- [阅读材料]
┌──

哈希概念
如果构造一种存储结构,通过某种函数(hashFunc)使元素的存储位置与它的关键码之间能够建立一一映射的关系,那么在查找时通过该函数可以很快找到该元素。当向该结构中:
- 插入元素时:根据待插入元素的关键码,以此函数计算出该元素的存储位置并按此位置进行存放
搜索元素时:对元素的关键码进行同样的计算,把求得的函数值当做元素的存储位置,在结构中按此位置取元素比较,若关键码相等,则搜索成功。
该方式即为哈希(散列)方法。哈希方法中使用的转换函数称为哈希(散列)函数,构造出来的结构称为哈希表(散列表)。哈希冲突
对于两个数据元素的关键字Ki和Kj (i!=j),有Ki !=Kj,但有:HashFunc(Ki)==HashFunc(Kj),即不同关键字通过相同哈希函数计算出相同的哈希地址,该种现象称为哈希冲突 或哈希碰撞,把具有不同关键码而具有相同哈希地址的数据元素称为“同义词”。
常见的哈希函数
- 直接定制法
取关键字的某个线性函数为散列地址:Hash(key)=A*key+B - 除留余数法
设散列表中允许的地址数为m,取一个不大于m,但最接近或者等于m的质数p作为除数,按照哈希函数:Hash(key)=key%p(p<=m),将关键码转换成哈希地址。 - 平方取中法
假设关键字为1234,对它平方就是1522756,抽取中间的3位227作为哈希地址。 - 折叠法
折叠法是将关键字从左到右分割成位数相等的几部分(最后一部分位数可以短些),然后将这几部分叠加求和,并按散列表表长,取后几位作为散列地址。 - 随机数法
选择一个随机函数,取关键字的随机函数值为它的哈希地址,即H(key)=random(key),其中random为随机数函数。 - 数字分析法
设有n个d位数,每一位可能有r种不同的符号,这r种不同的符号在各位上出现频率不一定相同,可能在某些位上分布较均匀,每种符号出现机会均等,在某些位上分布不均匀只有某几种符号经常出现。根据散列表大小,选择其中各种符号分布均匀的若干位作为散列地址。

└──

- [所给数据]
┌──

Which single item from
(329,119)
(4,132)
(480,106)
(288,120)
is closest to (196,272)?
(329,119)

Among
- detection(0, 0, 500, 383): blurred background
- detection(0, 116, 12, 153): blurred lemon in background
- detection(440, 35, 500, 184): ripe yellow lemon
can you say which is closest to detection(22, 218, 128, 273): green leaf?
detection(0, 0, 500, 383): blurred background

└──
┌──

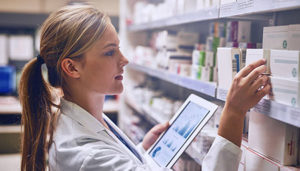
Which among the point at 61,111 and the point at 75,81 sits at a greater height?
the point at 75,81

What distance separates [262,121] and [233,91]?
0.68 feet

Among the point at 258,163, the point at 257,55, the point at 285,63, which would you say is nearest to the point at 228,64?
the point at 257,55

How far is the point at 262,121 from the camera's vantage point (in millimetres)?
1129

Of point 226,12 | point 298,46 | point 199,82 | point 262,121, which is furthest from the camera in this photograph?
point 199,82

└──

- [任务说明]
1/ 把上面讲哈希概念的阅读材料从头到尾誊写一遍,不得改动任何字句。
2/ 找出清单中所有包含字符串“lemon”的行,并逐行原样抄出(区分大小写)。

- [逐题答案]
1/
哈希概念
如果构造一种存储结构,通过某种函数(hashFunc)使元素的存储位置与它的关键码之间能够建立一一映射的关系,那么在查找时通过该函数可以很快找到该元素。当向该结构中:
- 插入元素时:根据待插入元素的关键码,以此函数计算出该元素的存储位置并按此位置进行存放
搜索元素时:对元素的关键码进行同样的计算,把求得的函数值当做元素的存储位置,在结构中按此位置取元素比较,若关键码相等,则搜索成功。
该方式即为哈希(散列)方法。哈希方法中使用的转换函数称为哈希(散列)函数,构造出来的结构称为哈希表(散列表)。哈希冲突
对于两个数据元素的关键字Ki和Kj (i!=j),有Ki !=Kj,但有:HashFunc(Ki)==HashFunc(Kj),即不同关键字通过相同哈希函数计算出相同的哈希地址,该种现象称为哈希冲突 或哈希碰撞,把具有不同关键码而具有相同哈希地址的数据元素称为“同义词”。
常见的哈希函数
- 直接定制法
取关键字的某个线性函数为散列地址:Hash(key)=A*key+B - 除留余数法
设散列表中允许的地址数为m,取一个不大于m,但最接近或者等于m的质数p作为除数,按照哈希函数:Hash(key)=key%p(p<=m),将关键码转换成哈希地址。 - 平方取中法
假设关键字为1234,对它平方就是1522756,抽取中间的3位227作为哈希地址。 - 折叠法
折叠法是将关键字从左到右分割成位数相等的几部分(最后一部分位数可以短些),然后将这几部分叠加求和,并按散列表表长,取后几位作为散列地址。 - 随机数法
选择一个随机函数,取关键字的随机函数值为它的哈希地址,即H(key)=random(key),其中random为随机数函数。 - 数字分析法
设有n个d位数,每一位可能有r种不同的符号,这r种不同的符号在各位上出现频率不一定相同,可能在某些位上分布较均匀,每种符号出现机会均等,在某些位上分布不均匀只有某几种符号经常出现。根据散列表大小,选择其中各种符号分布均匀的若干位作为散列地址。

2/
- detection(0, 116, 12, 153): blurred lemon in background
- detection(440, 35, 500, 184): ripe yellow lemon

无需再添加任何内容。